## Passage:
> On 25 Mar 2019, at 19:30, Vitaly Kuznetsov <vkuznets@xxxxxxxxxx> wrote:
>
> Vitaly Kuznetsov <vkuznets@xxxxxxxxxx> writes:
>
>>
>> In other words: work in progress, stay tuned.
>
> It seems I was able to identify the culprit,
>
> commit 5bea5123cbf08f990a1aee8f08c643a272e06a0f
> Author: Paolo Bonzini <pbonzini@xxxxxxxxxx>
> Date: Tue Sep 18 15:19:17 2018 +0200
>
> KVM: VMX: check nested state and CR4.VMXE against SMM
>
> this also matches Jon's observation that the regression happened in
> 4.19.
>
> In case I'm not mistaken, the issue is: while trying to forbid setting
> VMXE from SMM we forgot about RSM which in case VMXE was set before
> going into SMM is supposed to restore it. My first RFC would then be to
> move the check out of vmx_set_cr4() to handle_set_cr4():
>
> diff --git a/arch/x86/kvm/vmx/vmx.c b/arch/x86/kvm/vmx/vmx.c
> index 02cf8a551bd1..1f2724c5e99d 100644
> --- a/arch/x86/kvm/vmx/vmx.c
> +++ b/arch/x86/kvm/vmx/vmx.c
> @@ -2901,17 +2901,13 @@ int vmx_set_cr4(struct kvm_vcpu *vcpu, unsigned long cr4)
> SECONDARY_EXEC_DESC);
> }
>
> - if (cr4 & X86_CR4_VMXE) {
> - /*
> - * To use VMXON (and later other VMX instructions), a guest
> - * must first be able to turn on cr4.VMXE (see handle_vmon()).
> - * So basically the check on whether to allow nested VMX
> - * is here. We operate under the default treatment of SMM,
> - * so VMX cannot be enabled under SMM.
> - */
> - if (!nested_vmx_allowed(vcpu) || is_smm(vcpu))
> - return 1;
> - }
> + /*
> + * To use VMXON (and later other VMX instructions), a guest must first
> + * be able to turn on cr4.VMXE (see handle_vmon()). So basically the
> + * check on whether to allow nested VMX is here.
> + */
> + if (cr4 & X86_CR4_VMXE && !nested_vmx_allowed(vcpu))
Please put () around “cr4 & X86_CR4_VMXE”.
> + return 1;
>
> if (to_vmx(vcpu)->nested.vmxon && !nested_cr4_valid(vcpu, cr4))
> return 1;
> @@ -4627,6 +4623,10 @@ static int handle_set_cr0(struct kvm_vcpu *vcpu, unsigned long val)
>
> static int handle_set_cr4(struct kvm_vcpu *vcpu, unsigned long val)
> {
> + /* VMXE can't be enabled from SMM */
> + if (val & X86_CR4_VMXE && is_smm(vcpu))
> + return 1;
> +
> if (is_guest_mode(vcpu)) {
> struct vmcs12 *vmcs12 = get_vmcs12(vcpu);
> unsigned long orig_val = val;
>
>
> Paolo, as the author of the original commit, what do you think? Would
> this protection be enough or do you envision any other scenarios?
If I understand correctly, RSM is handled by the fact it raises #UD which KVM intercepts which invokes the x86 emulator. Reaching em_rsm().
First, note that em_rsm() calls vmx_pre_leave_smm() which handles similar situation when calling nested_vmx_enter_non_root_mode() while temporarily clearing HF_SMM_MASK from hflags.
Second, note that em_rsm() calls rsm_load_state_64() -> rsm_enter_protected_mode() which is responsible for setting all CRs and performs various hacks regarding it.
I would consider to modify rsm_enter_protected_mode() to set CR4 while temporarily clearing HF_SMM_MASK from hflags. Similarly to as done in vmx_pre_leave_smm().
In order to continue clearly maintaining all checks regarding setting CR4 only in kvm_set_cr4() and vmx_set_cr4().
-Liran
>
> --
> Vitaly

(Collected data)
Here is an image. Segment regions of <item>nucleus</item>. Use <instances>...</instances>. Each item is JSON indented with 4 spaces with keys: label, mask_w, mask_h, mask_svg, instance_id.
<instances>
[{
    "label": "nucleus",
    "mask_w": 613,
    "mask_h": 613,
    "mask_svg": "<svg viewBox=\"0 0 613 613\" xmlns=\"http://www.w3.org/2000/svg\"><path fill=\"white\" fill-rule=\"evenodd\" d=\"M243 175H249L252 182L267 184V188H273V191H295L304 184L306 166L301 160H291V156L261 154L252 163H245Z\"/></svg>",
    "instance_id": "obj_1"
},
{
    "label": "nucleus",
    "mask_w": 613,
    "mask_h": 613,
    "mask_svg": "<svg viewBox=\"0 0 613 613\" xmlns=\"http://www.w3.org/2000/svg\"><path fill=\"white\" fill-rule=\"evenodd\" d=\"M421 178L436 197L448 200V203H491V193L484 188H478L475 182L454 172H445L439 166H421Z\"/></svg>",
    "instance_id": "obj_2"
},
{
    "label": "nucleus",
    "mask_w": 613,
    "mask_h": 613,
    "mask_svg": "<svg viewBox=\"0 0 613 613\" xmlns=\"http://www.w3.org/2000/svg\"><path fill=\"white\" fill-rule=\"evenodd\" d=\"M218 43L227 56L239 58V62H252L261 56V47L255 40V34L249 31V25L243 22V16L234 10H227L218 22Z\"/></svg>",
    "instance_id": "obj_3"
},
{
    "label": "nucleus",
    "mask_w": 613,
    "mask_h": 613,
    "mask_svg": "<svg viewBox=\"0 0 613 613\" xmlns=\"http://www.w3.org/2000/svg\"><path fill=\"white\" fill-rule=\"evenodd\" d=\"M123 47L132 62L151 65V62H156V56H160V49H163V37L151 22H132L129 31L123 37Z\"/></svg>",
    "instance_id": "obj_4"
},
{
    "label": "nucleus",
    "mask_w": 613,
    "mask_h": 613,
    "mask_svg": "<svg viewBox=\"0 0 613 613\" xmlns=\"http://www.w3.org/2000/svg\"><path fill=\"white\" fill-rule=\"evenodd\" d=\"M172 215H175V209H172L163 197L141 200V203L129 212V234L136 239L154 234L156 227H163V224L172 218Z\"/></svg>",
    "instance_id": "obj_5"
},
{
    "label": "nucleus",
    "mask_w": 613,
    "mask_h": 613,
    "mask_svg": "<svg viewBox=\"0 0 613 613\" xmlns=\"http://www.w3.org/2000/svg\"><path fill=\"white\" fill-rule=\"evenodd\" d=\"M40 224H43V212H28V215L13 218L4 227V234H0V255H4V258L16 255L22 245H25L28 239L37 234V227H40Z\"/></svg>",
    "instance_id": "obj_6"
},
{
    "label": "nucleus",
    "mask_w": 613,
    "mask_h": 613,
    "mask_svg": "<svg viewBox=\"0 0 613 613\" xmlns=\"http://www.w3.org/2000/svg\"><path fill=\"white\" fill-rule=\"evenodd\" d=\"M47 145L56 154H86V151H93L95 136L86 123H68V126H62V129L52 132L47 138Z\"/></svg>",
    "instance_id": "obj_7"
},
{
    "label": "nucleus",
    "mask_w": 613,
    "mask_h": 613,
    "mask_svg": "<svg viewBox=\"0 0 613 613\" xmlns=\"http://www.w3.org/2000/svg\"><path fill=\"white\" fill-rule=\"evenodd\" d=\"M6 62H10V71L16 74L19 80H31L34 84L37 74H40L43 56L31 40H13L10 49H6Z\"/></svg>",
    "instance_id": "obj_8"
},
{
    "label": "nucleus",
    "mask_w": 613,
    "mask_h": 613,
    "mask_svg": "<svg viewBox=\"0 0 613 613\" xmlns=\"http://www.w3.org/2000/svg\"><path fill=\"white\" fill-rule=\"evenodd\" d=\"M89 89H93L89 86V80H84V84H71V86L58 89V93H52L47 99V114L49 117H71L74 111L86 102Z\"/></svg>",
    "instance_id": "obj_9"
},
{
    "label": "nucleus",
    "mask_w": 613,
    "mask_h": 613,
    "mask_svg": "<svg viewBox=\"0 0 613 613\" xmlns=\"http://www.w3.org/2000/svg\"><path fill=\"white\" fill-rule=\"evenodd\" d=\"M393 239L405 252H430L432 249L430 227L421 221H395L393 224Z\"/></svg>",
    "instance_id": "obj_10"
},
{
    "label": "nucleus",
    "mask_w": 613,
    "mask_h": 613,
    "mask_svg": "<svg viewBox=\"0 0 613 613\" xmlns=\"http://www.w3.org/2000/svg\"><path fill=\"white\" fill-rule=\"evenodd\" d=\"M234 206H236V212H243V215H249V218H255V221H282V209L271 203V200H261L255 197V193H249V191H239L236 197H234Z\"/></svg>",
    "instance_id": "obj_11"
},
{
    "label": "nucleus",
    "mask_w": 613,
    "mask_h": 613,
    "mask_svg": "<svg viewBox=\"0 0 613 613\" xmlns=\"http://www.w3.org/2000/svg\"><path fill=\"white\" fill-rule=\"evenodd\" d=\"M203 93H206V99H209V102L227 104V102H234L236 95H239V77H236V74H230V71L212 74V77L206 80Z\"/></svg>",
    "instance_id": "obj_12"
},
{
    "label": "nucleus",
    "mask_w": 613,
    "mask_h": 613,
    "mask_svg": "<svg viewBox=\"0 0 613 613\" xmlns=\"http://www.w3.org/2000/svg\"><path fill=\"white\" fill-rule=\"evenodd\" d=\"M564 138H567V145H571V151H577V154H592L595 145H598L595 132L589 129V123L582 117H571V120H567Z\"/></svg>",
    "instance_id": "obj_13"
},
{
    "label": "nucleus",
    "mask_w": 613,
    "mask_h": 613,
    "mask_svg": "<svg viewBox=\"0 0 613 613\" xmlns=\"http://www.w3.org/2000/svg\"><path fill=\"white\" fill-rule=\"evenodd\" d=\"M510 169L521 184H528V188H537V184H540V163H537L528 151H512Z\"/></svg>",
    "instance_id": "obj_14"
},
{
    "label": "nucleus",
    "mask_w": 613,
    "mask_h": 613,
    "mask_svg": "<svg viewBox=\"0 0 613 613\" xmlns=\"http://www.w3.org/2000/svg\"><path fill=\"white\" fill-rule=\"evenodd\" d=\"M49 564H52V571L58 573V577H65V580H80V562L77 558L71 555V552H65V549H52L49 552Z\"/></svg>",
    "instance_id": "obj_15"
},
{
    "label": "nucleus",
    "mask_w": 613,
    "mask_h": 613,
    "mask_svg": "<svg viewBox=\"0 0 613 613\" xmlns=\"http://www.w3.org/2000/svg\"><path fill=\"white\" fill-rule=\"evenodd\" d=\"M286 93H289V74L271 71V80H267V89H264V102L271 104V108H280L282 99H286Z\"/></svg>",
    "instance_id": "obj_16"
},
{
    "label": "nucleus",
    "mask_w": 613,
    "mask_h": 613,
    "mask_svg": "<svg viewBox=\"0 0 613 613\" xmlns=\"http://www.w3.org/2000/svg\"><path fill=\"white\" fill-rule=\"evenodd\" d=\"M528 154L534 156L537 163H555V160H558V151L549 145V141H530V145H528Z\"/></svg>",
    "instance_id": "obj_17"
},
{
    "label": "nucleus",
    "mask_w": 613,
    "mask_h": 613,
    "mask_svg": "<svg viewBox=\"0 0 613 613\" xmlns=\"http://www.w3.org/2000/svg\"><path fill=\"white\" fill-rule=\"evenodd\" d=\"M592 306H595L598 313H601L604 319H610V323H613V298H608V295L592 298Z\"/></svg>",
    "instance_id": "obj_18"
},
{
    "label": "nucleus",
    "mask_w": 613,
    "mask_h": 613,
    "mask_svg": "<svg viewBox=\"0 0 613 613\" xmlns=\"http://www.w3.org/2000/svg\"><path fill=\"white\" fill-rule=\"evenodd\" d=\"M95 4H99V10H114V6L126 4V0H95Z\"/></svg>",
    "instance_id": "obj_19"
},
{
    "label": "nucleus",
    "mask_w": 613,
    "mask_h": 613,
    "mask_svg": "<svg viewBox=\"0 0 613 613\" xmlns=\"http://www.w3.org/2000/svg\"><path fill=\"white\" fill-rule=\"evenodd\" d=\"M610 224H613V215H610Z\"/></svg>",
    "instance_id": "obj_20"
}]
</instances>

## Instructions for the task:
Please reproduce the KVM patch discussion word for word, from "Please put ()" to "X86_CR4_VMXE && is_smm(vcpu))".

## Solution to this exercise:
Please put () around “cr4 & X86_CR4_VMXE”.
> + return 1;
>
> if (to_vmx(vcpu)->nested.vmxon && !nested_cr4_valid(vcpu, cr4))
> return 1;
> @@ -4627,6 +4623,10 @@ static int handle_set_cr0(struct kvm_vcpu *vcpu, unsigned long val)
>
> static int handle_set_cr4(struct kvm_vcpu *vcpu, unsigned long val)
> {
> + /* VMXE can't be enabled from SMM */
> + if (val & X86_CR4_VMXE && is_smm(vcpu))